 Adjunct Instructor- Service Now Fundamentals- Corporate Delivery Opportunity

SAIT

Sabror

==

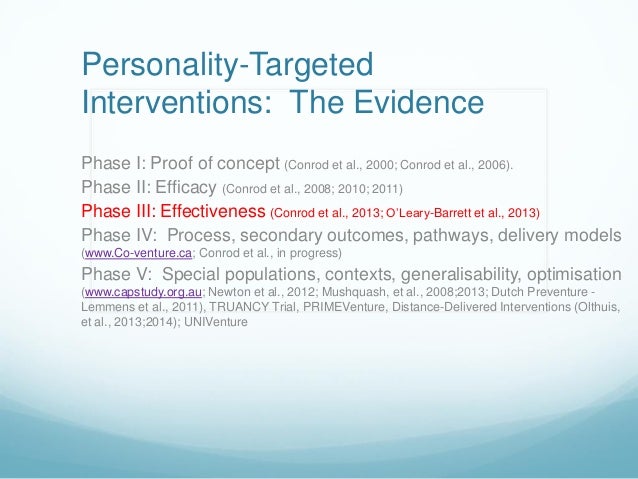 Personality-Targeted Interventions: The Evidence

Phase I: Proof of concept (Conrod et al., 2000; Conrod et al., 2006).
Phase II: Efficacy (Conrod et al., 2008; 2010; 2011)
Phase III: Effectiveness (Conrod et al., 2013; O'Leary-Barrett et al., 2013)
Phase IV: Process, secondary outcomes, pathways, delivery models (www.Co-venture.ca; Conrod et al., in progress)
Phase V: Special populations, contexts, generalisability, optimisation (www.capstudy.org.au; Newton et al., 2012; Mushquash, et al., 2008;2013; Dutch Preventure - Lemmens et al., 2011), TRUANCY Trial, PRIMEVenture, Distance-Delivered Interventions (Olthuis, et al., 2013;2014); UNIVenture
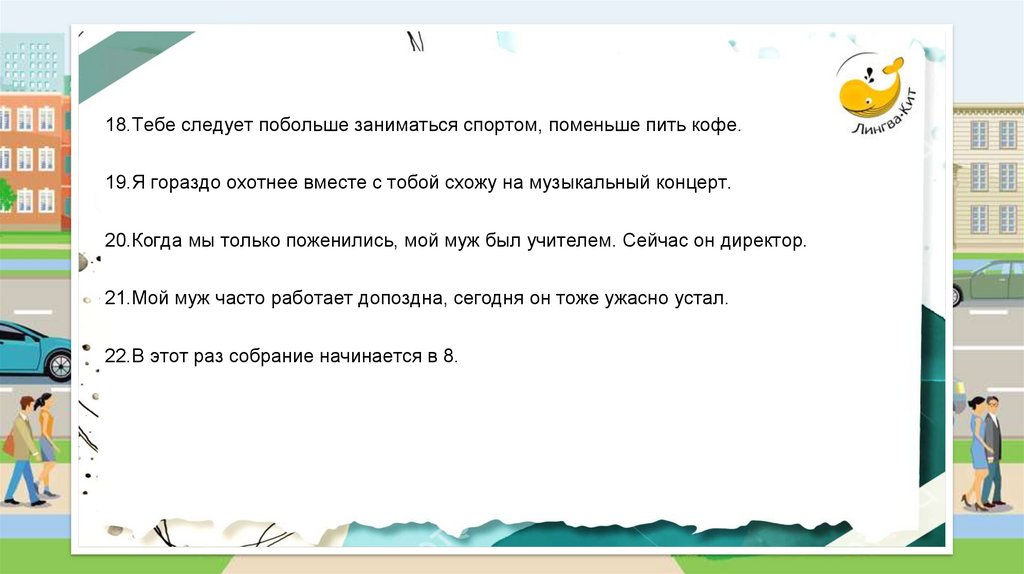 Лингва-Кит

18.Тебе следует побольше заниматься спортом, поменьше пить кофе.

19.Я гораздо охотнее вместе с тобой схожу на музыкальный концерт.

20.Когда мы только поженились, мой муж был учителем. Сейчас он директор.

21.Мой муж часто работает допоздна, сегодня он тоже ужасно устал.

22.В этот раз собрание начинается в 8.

* Problem details:
Wherever a line holds the word "Conrod", copy that line out of the entries above.

* Answer space:
Phase I: Proof of concept (Conrod et al., 2000; Conrod et al., 2006).
Phase II: Efficacy (Conrod et al., 2008; 2010; 2011)
Phase III: Effectiveness (Conrod et al., 2013; O'Leary-Barrett et al., 2013)
Phase IV: Process, secondary outcomes, pathways, delivery models (www.Co-venture.ca; Conrod et al., in progress)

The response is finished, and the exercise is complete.